Results tagged “daba”

Dating a Banker Anonymous a Satirical Hoax, Times Admits

Remember how last month we all had fun hating that "support group" Dating a Banker Anonymous [DABA], created by and for materialistic ladies freaking out about their suddenly penurious boyfriends? And then, after a NY Times article about the women led to an immediate book deal for the DABA co-founders—swiftly followed by talk of a movie and TV deal—we all gagged on our own bile? Well, as previously suspected, the whole thing was just a satirical put-on—there never was any support group, just a blog—and the Paper of Record has just issued a mea culpa, almost four weeks after the article was originally published:

An article on Jan. 28 about women who commiserated over dating Wall Street bankers caught in the financial crisis described a group they had formed, Dating a Banker Anonymous, as a support group. That is the name of their blog. Its creators originally told The Times that about 30 women had participated, but since publication, they have said that all involved were friends. Laney Crowell, one of the women who started the blog, said in the article that it was “very tongue in cheek;” she has since described it as a satire that embellishes true experiences for effect.

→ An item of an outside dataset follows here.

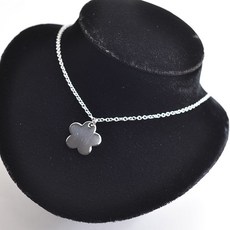 노인미아방지목걸이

Had the nature of the blog been made clear at the outset, the article would have described it accordingly, not as a support group.
Not that it makes a difference to anyone rushing to cash in on the nation's lust for Schadenfreude; the DABA girls' new literary agent tells Newsweek, "It’s a humor book. That’s the category it would be." The continued interest is damn good news for Crowell; she was recently fired from her job at online fashion channel StyleCaster "because DABA-fever had become a distraction."

Did Times Get Duped By Dating a Banker Anonymous?

The Internets lit up with Schadenfreude Wednesday when the Times published an article about a group of some 30 unabashedly materialistic ladies who gather regularly to vent about how their financial industry boyfriends are no longer keeping them in Manolo Blahniks and Megu. But some observers immediately smelled something fishy, and when the two women who started the Dating A Banker Anonymous group and blog swiftly scored a (rumored) book deal, the needle on the bullshit meter jumped. Media Bistro points us to one NPR blogger's thorough debunking, which asserts there most likely is no support group of 30 women, just a couple of media-savvy satirists who cleverly exploited the nation's eagerness to play tiny violins for bankrupt banking tools and the disillusioned gold diggers who "love" them. True or not, it's still a fun show, but the paper of record is going to have some serious 'splaining to do if this is indeed just an elaborate hoax. (Blogs, naturally, are unaccountable.)